**MATERIAL FOR THIS TASK:**

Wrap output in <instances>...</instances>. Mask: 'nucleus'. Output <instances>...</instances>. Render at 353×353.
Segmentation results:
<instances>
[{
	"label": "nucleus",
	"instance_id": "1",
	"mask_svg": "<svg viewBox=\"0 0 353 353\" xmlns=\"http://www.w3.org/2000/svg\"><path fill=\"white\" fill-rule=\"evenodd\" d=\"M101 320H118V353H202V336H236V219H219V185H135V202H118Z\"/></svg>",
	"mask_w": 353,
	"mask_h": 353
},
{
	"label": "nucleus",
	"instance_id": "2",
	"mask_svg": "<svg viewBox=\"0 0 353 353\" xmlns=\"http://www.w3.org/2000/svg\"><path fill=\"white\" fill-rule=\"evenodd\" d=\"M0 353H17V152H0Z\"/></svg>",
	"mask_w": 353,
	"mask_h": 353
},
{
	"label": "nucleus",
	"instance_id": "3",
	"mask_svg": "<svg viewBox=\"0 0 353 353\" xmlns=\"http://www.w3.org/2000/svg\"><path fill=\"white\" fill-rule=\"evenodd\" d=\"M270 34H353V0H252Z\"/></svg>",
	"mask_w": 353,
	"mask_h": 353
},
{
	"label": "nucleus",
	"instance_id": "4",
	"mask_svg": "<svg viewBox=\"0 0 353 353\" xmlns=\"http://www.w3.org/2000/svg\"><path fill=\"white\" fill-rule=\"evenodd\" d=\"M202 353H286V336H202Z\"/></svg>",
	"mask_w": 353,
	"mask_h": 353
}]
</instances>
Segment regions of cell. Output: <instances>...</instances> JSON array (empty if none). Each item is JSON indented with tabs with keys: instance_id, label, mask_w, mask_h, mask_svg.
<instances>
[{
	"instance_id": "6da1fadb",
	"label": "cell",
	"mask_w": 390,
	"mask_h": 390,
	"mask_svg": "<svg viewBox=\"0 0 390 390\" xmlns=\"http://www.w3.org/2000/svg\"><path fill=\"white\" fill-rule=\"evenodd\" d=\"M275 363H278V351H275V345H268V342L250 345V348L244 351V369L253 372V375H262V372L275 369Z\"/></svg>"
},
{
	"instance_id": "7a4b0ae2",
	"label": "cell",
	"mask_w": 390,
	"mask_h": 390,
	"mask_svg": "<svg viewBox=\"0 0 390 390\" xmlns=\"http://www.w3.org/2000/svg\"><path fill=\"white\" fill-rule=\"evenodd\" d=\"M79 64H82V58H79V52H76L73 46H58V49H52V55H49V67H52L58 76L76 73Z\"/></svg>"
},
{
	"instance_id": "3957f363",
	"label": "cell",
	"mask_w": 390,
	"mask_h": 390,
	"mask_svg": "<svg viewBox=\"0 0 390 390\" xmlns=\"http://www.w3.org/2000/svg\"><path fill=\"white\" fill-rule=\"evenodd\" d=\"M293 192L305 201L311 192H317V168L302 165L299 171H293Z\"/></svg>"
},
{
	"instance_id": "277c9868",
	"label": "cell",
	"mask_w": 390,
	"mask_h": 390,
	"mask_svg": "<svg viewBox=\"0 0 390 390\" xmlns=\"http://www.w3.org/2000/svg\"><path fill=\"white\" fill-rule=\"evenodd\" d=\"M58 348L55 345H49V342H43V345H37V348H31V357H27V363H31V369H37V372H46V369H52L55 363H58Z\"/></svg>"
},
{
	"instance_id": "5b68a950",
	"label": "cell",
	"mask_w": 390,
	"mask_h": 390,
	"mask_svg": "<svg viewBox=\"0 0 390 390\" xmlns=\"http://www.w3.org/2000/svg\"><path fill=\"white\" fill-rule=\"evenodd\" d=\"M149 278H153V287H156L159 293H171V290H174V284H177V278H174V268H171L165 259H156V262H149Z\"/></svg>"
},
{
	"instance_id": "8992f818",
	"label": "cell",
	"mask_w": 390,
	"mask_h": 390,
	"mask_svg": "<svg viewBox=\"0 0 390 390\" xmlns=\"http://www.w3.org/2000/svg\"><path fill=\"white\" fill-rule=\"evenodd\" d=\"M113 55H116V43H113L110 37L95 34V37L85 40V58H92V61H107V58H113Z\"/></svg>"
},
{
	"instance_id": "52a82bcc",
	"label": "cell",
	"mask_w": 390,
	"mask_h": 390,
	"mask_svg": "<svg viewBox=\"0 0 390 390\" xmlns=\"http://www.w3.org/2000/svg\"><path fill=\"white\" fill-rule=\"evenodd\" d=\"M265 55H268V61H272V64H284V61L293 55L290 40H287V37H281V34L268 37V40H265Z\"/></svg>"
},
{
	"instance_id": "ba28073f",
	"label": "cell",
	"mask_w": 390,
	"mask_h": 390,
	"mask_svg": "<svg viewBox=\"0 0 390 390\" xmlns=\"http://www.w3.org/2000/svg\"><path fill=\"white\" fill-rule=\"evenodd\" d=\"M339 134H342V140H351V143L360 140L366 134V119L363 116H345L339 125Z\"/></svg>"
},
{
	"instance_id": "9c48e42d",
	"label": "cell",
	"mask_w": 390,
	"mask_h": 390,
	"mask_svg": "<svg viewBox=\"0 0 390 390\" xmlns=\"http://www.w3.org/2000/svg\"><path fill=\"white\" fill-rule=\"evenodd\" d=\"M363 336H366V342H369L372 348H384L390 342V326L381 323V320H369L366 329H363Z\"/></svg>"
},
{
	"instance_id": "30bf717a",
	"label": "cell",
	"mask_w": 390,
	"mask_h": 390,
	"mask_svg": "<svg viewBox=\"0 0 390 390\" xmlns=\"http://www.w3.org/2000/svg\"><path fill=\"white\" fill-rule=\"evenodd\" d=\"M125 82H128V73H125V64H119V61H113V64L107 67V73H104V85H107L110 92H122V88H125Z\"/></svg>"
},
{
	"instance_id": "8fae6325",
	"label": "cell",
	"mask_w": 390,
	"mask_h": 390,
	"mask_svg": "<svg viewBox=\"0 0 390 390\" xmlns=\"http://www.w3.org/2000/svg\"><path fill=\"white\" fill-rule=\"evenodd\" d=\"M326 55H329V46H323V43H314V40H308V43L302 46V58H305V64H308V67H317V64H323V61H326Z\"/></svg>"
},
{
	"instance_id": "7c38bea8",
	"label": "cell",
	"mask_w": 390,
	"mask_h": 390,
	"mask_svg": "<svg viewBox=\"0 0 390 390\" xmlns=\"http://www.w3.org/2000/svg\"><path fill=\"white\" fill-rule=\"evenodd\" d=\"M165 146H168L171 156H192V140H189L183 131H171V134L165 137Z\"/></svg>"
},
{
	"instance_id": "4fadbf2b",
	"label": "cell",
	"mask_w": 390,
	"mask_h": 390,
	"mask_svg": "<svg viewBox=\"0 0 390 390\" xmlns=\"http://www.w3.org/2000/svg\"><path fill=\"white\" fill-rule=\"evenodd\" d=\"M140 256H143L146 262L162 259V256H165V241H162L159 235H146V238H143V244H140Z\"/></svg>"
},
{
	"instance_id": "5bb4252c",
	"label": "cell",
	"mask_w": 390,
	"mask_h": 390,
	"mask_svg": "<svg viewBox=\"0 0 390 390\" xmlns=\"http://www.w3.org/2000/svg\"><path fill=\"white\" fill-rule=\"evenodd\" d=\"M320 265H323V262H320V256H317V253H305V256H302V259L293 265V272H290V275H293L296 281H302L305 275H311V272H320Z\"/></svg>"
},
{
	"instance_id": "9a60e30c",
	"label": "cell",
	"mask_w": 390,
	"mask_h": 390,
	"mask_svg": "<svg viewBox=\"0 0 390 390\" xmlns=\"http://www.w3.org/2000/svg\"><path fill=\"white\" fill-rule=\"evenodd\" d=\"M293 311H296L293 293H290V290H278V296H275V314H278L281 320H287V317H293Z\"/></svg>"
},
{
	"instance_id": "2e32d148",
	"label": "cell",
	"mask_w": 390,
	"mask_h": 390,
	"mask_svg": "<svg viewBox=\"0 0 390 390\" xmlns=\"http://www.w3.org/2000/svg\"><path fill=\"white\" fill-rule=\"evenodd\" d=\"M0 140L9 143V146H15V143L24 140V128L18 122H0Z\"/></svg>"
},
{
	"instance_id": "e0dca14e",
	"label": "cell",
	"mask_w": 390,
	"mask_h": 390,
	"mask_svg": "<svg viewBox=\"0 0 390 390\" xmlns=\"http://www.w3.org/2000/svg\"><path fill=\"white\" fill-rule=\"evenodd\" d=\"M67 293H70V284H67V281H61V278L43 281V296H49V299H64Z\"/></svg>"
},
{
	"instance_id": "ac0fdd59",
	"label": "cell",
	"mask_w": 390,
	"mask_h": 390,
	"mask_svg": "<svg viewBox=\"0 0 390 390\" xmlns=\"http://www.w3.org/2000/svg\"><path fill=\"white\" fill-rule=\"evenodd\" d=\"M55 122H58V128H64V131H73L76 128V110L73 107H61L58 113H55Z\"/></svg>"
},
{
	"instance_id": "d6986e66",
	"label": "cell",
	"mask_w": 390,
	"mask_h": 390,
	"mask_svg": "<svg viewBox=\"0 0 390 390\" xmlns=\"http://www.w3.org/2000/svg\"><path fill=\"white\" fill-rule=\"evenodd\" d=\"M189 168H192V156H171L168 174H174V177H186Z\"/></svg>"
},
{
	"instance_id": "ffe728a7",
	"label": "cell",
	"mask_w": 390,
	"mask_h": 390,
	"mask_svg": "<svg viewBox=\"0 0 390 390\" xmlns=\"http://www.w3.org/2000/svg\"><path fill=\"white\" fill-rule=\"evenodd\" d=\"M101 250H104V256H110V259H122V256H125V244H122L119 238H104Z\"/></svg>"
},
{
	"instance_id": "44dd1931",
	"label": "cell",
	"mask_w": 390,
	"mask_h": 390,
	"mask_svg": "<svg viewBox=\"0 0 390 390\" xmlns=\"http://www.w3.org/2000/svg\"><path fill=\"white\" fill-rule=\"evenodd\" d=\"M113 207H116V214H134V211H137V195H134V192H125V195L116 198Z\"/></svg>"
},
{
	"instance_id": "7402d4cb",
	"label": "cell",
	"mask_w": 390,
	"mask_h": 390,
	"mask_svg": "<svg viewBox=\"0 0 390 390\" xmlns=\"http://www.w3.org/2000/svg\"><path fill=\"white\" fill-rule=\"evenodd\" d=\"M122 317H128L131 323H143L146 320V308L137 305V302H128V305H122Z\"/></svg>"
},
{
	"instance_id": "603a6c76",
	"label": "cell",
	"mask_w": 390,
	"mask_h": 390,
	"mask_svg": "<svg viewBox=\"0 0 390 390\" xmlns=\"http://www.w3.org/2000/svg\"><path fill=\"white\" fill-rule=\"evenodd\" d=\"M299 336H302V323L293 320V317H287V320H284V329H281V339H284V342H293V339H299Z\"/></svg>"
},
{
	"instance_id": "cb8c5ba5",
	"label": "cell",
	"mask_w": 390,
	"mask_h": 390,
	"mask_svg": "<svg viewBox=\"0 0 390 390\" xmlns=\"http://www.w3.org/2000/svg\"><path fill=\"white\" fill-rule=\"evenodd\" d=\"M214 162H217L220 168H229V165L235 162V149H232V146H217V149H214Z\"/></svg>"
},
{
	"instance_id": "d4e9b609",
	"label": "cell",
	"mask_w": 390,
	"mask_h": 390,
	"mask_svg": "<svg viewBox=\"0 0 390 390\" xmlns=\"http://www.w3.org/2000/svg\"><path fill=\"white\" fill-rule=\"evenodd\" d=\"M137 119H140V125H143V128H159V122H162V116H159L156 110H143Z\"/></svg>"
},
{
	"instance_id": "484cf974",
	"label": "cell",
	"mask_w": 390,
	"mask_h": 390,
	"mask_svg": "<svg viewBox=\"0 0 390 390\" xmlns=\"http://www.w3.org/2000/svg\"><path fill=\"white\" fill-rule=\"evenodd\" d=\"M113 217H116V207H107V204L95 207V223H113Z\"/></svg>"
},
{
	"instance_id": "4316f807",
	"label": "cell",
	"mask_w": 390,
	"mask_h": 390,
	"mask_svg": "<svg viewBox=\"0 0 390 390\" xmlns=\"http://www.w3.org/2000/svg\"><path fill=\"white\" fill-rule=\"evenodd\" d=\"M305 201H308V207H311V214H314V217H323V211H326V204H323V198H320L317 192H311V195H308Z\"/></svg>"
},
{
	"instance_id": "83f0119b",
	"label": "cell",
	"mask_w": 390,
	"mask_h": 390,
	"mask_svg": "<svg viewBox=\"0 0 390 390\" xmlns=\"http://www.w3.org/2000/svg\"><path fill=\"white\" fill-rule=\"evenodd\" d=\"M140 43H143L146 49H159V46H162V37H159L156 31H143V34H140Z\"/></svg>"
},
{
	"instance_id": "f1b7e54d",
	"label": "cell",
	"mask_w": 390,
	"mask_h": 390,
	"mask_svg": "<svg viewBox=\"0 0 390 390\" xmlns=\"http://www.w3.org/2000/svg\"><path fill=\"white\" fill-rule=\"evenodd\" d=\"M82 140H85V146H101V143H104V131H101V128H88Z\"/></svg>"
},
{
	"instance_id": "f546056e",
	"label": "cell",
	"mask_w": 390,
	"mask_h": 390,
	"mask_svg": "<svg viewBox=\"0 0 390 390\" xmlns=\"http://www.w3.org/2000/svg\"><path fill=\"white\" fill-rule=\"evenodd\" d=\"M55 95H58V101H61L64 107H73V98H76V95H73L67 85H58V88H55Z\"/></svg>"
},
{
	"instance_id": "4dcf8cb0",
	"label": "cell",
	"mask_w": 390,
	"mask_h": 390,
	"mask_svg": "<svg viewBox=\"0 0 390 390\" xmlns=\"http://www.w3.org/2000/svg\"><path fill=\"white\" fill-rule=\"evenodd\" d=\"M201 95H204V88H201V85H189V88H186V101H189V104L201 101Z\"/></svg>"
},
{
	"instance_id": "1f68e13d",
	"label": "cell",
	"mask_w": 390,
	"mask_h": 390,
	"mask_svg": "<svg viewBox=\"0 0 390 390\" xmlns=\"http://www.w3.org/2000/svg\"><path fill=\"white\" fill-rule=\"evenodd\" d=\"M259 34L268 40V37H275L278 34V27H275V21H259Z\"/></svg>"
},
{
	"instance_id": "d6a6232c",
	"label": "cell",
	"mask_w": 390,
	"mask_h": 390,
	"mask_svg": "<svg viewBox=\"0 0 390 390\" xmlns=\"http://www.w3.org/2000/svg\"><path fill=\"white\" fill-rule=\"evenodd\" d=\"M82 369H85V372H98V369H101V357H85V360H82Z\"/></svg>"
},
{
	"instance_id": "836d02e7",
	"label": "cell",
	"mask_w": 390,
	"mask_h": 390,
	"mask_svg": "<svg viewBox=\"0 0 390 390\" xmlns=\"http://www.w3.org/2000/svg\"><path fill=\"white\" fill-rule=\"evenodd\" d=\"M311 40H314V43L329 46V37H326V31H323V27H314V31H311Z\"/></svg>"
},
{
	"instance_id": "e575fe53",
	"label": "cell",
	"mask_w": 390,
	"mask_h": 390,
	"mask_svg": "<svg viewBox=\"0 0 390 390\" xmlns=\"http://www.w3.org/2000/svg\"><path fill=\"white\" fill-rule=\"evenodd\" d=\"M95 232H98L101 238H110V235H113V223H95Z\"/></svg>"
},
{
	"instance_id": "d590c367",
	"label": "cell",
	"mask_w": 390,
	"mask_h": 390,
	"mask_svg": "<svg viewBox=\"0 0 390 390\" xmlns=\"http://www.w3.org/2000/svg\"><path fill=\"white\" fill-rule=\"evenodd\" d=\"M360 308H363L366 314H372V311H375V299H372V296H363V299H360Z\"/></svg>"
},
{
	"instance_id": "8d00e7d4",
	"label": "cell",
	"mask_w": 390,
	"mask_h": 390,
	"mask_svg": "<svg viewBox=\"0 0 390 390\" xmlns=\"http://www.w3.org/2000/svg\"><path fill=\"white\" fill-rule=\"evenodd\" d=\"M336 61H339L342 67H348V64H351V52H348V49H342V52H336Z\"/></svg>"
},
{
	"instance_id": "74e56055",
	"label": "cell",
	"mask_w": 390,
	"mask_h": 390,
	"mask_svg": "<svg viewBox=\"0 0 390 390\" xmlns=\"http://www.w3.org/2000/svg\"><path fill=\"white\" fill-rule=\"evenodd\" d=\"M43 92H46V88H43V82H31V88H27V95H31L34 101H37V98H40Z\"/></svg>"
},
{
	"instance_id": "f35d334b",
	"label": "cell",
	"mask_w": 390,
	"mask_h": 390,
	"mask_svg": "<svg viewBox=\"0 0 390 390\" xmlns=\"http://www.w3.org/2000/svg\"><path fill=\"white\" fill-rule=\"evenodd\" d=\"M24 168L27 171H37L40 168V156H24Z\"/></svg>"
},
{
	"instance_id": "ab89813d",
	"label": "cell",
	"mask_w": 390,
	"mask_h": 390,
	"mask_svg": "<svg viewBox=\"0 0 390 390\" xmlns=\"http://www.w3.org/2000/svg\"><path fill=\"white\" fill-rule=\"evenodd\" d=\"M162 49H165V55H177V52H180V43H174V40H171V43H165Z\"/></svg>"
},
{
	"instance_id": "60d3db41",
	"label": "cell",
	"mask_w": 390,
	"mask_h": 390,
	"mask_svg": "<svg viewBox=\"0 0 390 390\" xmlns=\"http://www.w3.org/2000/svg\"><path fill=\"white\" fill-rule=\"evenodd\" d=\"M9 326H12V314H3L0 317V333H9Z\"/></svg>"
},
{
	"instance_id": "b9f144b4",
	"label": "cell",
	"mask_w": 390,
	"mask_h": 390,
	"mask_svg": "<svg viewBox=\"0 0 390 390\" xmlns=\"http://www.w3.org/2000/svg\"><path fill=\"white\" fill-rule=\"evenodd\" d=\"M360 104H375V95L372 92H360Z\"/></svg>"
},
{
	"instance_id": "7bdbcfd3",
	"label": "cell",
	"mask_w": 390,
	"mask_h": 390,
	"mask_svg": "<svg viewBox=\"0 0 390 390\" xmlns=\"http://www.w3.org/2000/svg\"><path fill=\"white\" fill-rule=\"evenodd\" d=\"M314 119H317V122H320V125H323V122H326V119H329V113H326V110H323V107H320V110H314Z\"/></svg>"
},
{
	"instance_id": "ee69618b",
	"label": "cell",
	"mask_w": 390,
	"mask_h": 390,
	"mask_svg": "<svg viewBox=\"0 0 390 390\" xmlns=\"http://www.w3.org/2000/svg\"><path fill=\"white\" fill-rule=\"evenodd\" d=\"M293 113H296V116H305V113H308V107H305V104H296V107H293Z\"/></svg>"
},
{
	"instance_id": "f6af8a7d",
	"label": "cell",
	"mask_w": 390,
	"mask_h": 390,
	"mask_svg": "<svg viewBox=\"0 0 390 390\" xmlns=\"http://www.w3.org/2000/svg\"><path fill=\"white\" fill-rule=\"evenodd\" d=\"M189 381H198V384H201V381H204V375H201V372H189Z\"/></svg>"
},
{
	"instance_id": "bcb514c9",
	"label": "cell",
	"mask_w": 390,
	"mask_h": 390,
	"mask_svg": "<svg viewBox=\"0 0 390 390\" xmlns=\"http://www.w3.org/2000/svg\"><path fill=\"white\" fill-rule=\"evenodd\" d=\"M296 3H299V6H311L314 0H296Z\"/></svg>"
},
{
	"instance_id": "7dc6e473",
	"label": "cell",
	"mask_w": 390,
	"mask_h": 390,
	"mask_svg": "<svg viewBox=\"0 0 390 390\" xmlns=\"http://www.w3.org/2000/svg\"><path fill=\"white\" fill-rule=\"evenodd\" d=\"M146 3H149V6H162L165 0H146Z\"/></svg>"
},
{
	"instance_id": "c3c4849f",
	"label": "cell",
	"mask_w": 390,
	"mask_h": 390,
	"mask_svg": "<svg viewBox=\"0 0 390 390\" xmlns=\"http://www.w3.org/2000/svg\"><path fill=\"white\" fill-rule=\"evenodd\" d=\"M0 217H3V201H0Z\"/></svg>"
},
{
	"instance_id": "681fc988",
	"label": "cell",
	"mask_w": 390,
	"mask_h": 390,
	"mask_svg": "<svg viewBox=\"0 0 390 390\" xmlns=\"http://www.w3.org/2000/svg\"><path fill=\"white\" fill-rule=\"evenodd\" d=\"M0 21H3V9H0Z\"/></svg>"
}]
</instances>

**PROMPT:**
Gather every line in the entries above that contains the string "Output". Case counts.

**FINAL ANSWER:**
Wrap output in <instances>...</instances>. Mask: 'nucleus'. Output <instances>...</instances>. Render at 353×353.
Segment regions of cell. Output: <instances>...</instances> JSON array (empty if none). Each item is JSON indented with tabs with keys: instance_id, label, mask_w, mask_h, mask_svg.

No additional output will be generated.